## Exercise
Copy out the listing below with "grille slot" changed to "grille opening" wherever it appears, and leave everything else unchanged.

## Available records
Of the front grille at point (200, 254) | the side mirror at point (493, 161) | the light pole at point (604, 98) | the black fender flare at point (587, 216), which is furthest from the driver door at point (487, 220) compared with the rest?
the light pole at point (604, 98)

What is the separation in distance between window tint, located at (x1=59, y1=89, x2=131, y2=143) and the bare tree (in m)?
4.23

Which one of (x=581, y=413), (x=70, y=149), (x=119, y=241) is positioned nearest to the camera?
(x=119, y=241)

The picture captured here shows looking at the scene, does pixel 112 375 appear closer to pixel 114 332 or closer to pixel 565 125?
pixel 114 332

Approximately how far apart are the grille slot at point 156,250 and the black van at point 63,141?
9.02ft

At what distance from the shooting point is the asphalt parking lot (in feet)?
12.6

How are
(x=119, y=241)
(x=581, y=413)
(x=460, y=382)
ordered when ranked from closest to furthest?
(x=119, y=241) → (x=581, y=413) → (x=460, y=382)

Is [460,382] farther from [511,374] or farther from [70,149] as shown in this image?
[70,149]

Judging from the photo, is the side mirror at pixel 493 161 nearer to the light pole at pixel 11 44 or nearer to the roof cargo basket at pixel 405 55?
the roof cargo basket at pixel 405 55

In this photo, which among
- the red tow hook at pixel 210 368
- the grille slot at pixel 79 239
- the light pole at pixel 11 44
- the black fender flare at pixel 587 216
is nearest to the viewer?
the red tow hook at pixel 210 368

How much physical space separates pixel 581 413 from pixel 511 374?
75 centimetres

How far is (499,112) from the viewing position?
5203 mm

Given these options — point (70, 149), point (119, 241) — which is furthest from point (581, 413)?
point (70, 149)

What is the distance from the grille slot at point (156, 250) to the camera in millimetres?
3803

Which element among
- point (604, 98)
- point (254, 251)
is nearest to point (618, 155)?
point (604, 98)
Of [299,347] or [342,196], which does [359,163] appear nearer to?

## Solution for this task
Of the front grille at point (200, 254) | the side mirror at point (493, 161) | the light pole at point (604, 98) | the black fender flare at point (587, 216), which is furthest from the driver door at point (487, 220) compared with the rest?
the light pole at point (604, 98)

What is the separation in distance between window tint, located at (x1=59, y1=89, x2=131, y2=143) and the bare tree (in m)?
4.23

Which one of (x=581, y=413), (x=70, y=149), (x=119, y=241) is positioned nearest to the camera?
(x=119, y=241)

The picture captured here shows looking at the scene, does pixel 112 375 appear closer to pixel 114 332 or closer to pixel 565 125?
pixel 114 332

Approximately how far apart are the grille opening at point 156,250 and the black van at point 63,141?
9.02ft

At what distance from the shooting point is the asphalt parking lot (in feet)?
12.6

How are
(x=119, y=241)
(x=581, y=413)
(x=460, y=382)
ordered when ranked from closest to furthest?
(x=119, y=241) → (x=581, y=413) → (x=460, y=382)

Is [460,382] farther from [511,374] or farther from [70,149] as shown in this image?
[70,149]

Judging from the photo, is the side mirror at pixel 493 161 nearer to the light pole at pixel 11 44 or nearer to the roof cargo basket at pixel 405 55?
the roof cargo basket at pixel 405 55

In this photo, which among
- the red tow hook at pixel 210 368
- the grille opening at pixel 79 239
- the light pole at pixel 11 44
- the black fender flare at pixel 587 216
is nearest to the viewer?
the red tow hook at pixel 210 368

How much physical space separates pixel 581 413 from pixel 511 374?
75 centimetres

How far is (499,112) from the viewing position?
5203 mm

Given these options — point (70, 149), point (119, 241) — which is furthest from point (581, 413)?
point (70, 149)

What is the distance from the grille opening at point (156, 250) to the camera in millimetres?
3803

Which element among
- point (604, 98)
- point (254, 251)
is nearest to point (618, 155)?
point (604, 98)
Of [299,347] or [342,196], which does [359,163] appear nearer to?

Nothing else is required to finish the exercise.